For larger datasets, SencilloDB can be configured to use a folder instead of a single file:

  • Folder Mode: Each collection is stored in its own JSON file (e.g., users.json, posts.json).
  • Lazy Loading: Collections are loaded into memory only when they are accessed by a transaction.
  • Efficient Writes: Only collections that have been modified during a transaction are written back to disk.
  • Memory Management: This allows SencilloDB to handle datasets larger than what would comfortably fit in a single JSON file, provided that the working set (active collections) fits in memory.

12. Stream Processing

To efficiently handle large files without blocking the event loop or consuming excessive memory:

  • Streaming I/O: Uses bfj (Big Friendly JSON) to stream JSON parsing and stringification.
  • Asynchronous Processing: Reads and writes are performed in chunks, allowing the application to remain responsive even when loading or saving large datasets.

13. Compression

SencilloDB supports Gzip compression to reduce disk usage:

  • Integration: Uses Node.js zlib streams piped to/from bfj streams.
  • Transparent: Compression is handled automatically during load and save operations if compression: true is enabled.
  • Compatibility: Works with Single File, Folder, and Sharding modes.

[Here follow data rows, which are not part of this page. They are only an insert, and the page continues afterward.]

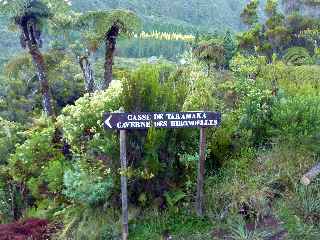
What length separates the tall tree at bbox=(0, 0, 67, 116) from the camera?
1118 centimetres

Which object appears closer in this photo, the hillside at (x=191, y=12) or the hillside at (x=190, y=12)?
the hillside at (x=190, y=12)

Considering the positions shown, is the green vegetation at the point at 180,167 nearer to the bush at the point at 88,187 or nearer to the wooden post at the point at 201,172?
the bush at the point at 88,187

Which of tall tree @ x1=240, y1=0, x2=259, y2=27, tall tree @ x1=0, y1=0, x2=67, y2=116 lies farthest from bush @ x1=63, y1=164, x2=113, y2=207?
tall tree @ x1=240, y1=0, x2=259, y2=27

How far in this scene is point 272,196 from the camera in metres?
6.38

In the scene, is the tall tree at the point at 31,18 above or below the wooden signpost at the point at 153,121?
above

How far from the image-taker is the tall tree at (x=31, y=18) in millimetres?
11180

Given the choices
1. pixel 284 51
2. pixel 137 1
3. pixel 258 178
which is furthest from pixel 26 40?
pixel 137 1

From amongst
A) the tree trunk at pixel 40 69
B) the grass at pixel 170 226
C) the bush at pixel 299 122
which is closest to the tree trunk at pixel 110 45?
the tree trunk at pixel 40 69

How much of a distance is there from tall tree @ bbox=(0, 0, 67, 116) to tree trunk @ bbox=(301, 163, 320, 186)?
309 inches

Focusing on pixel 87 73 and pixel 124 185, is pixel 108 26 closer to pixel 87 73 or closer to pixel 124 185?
pixel 87 73

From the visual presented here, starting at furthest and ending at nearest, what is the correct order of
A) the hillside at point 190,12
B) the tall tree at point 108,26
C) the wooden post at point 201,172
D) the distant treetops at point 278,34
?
1. the hillside at point 190,12
2. the distant treetops at point 278,34
3. the tall tree at point 108,26
4. the wooden post at point 201,172

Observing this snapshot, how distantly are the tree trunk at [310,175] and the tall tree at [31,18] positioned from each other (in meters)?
7.85

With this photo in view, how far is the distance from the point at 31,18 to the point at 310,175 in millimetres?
8131

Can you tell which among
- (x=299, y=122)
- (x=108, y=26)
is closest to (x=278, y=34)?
(x=108, y=26)
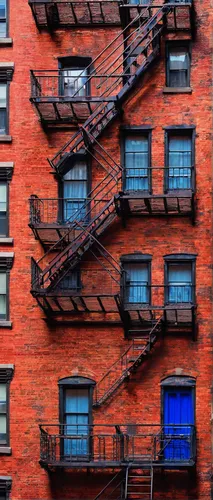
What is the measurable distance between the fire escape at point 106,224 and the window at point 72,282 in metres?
0.09

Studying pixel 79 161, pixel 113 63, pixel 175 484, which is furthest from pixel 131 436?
pixel 113 63

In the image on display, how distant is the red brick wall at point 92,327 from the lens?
30266 millimetres

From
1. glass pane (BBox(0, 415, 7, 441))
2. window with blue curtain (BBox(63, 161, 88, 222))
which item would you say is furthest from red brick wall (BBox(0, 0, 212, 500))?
window with blue curtain (BBox(63, 161, 88, 222))

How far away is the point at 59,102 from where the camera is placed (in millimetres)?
30172

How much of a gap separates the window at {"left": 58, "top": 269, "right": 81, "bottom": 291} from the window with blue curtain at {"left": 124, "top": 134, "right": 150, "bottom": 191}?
3.13 meters

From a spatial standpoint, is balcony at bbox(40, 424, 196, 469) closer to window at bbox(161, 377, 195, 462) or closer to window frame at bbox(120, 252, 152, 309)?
window at bbox(161, 377, 195, 462)

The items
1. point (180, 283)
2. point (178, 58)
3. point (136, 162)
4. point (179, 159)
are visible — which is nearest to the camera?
point (180, 283)

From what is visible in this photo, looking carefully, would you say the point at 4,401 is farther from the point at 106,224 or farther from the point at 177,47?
the point at 177,47

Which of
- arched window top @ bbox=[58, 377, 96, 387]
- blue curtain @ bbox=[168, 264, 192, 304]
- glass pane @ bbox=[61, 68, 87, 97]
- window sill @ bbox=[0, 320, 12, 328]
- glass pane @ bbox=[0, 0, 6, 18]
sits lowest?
arched window top @ bbox=[58, 377, 96, 387]

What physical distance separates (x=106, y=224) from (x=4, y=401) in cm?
633

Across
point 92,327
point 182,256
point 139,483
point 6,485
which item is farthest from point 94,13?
point 6,485

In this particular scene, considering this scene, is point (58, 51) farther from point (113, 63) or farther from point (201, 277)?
point (201, 277)

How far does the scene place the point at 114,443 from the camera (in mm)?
30031

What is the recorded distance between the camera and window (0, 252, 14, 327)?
30875 mm
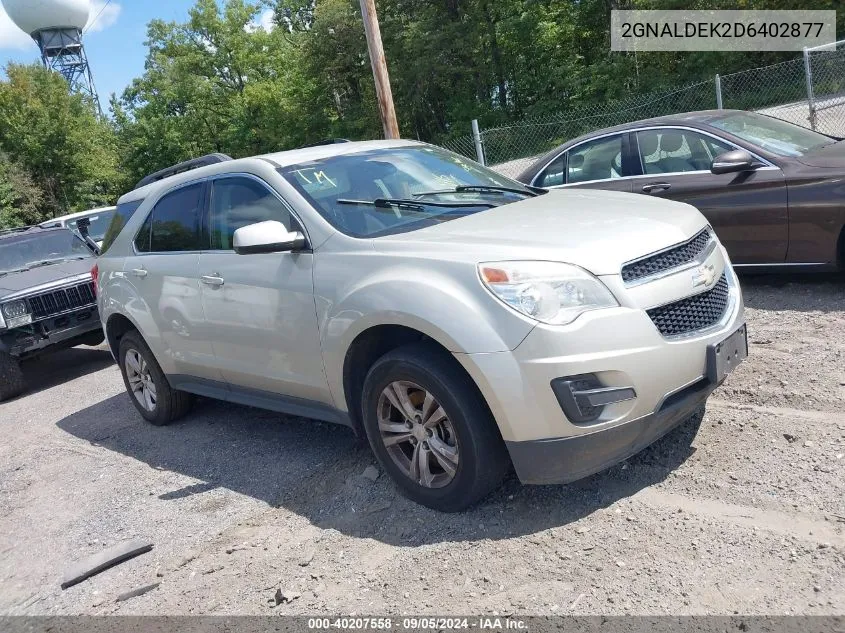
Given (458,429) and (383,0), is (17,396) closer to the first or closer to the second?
(458,429)

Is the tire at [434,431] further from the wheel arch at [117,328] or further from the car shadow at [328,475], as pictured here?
the wheel arch at [117,328]

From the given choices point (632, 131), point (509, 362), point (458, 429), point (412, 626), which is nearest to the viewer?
point (412, 626)

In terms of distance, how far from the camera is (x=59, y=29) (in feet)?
153

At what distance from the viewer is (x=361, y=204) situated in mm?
4184

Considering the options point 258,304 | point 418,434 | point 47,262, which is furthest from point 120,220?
point 47,262

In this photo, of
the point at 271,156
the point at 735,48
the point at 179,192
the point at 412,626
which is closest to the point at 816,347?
the point at 412,626

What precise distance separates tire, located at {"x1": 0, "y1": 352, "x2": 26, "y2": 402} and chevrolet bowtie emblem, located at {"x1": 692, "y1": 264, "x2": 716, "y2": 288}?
7676 mm

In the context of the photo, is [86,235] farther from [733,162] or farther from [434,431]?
[434,431]

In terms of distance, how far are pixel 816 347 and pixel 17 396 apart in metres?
8.25

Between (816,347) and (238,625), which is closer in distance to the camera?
(238,625)

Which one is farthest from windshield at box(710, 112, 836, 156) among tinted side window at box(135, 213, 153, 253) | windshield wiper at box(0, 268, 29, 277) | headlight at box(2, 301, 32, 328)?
windshield wiper at box(0, 268, 29, 277)

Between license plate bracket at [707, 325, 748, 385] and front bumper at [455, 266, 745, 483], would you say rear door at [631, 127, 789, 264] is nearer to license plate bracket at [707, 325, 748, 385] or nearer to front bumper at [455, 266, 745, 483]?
license plate bracket at [707, 325, 748, 385]

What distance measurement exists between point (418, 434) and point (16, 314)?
6560 mm

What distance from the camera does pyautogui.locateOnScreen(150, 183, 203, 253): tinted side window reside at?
505cm
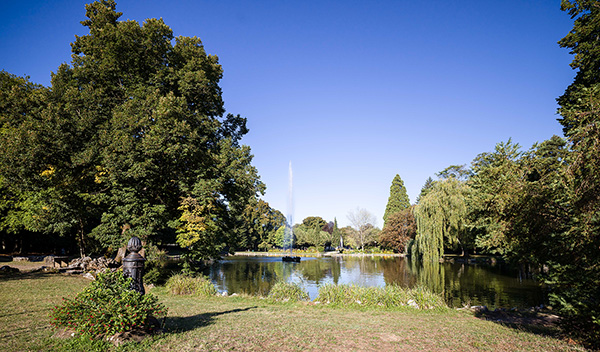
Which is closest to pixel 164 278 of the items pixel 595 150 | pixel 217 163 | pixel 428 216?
pixel 217 163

14. Partitioning (Sharding)

For very large collections, SencilloDB can split a single collection into multiple files:

  • Sharding Strategy: Data is partitioned based on the index value (e.g., users/shard_A.json, users/shard_B.json).
  • Partial Loading: Only the required shards are loaded into memory during a transaction.
  • Metadata: A meta.json file tracks collection-level statistics.
  • Scalability: Enables handling collections that are too large to fit in memory entirely, as long as individual shards fit.

15. LRU Cache

To manage memory usage when using Folder Persistence or Sharding:

  • Eviction Policy: Least Recently Used (LRU) items (collections or shards) are evicted from memory when maxCacheSize is reached.
  • Dirty Check: Modified items are automatically saved to disk before eviction.
  • Granularity: Caches entire collections in Folder Mode, or individual shards in Sharding Mode.

Data Structure

The data is stored as a JSON object with the following hierarchy:

{
  "collectionName": {
    "__stats": { "inserted": <count>, "total": <count> },
    "indexName": [
      { "_id": 1, ...data },
      { "_id": 2, ...data }
    ]
  }
}
  • Single File Mode: All collections are in one root JSON object.
  • Folder Mode: Each file contains the JSON object for a single collection.
  • Collection: A logical grouping of data (e.g., "users").
  • Index: A subdivision within a collection (e.g., grouped by first letter of name). Default is "default".
  • Documents: Objects stored within an index array. Each document is assigned a unique auto-incrementing _id.
  • Shards: In Sharding Mode, indexes are stored in separate files (e.g., collectionName/shard_indexName.json).

Design Principles

  • In-Memory Operations: All reads and writes happen in memory for speed.
  • Atomic Transactions: Changes are persisted only after the transaction callback completes successfully.
  • Flexibility: Custom hooks allow integration with other storage backends (e.g., S3, other DBs).
  • Simplicity: No complex query language; uses JavaScript callbacks for filtering and sorting.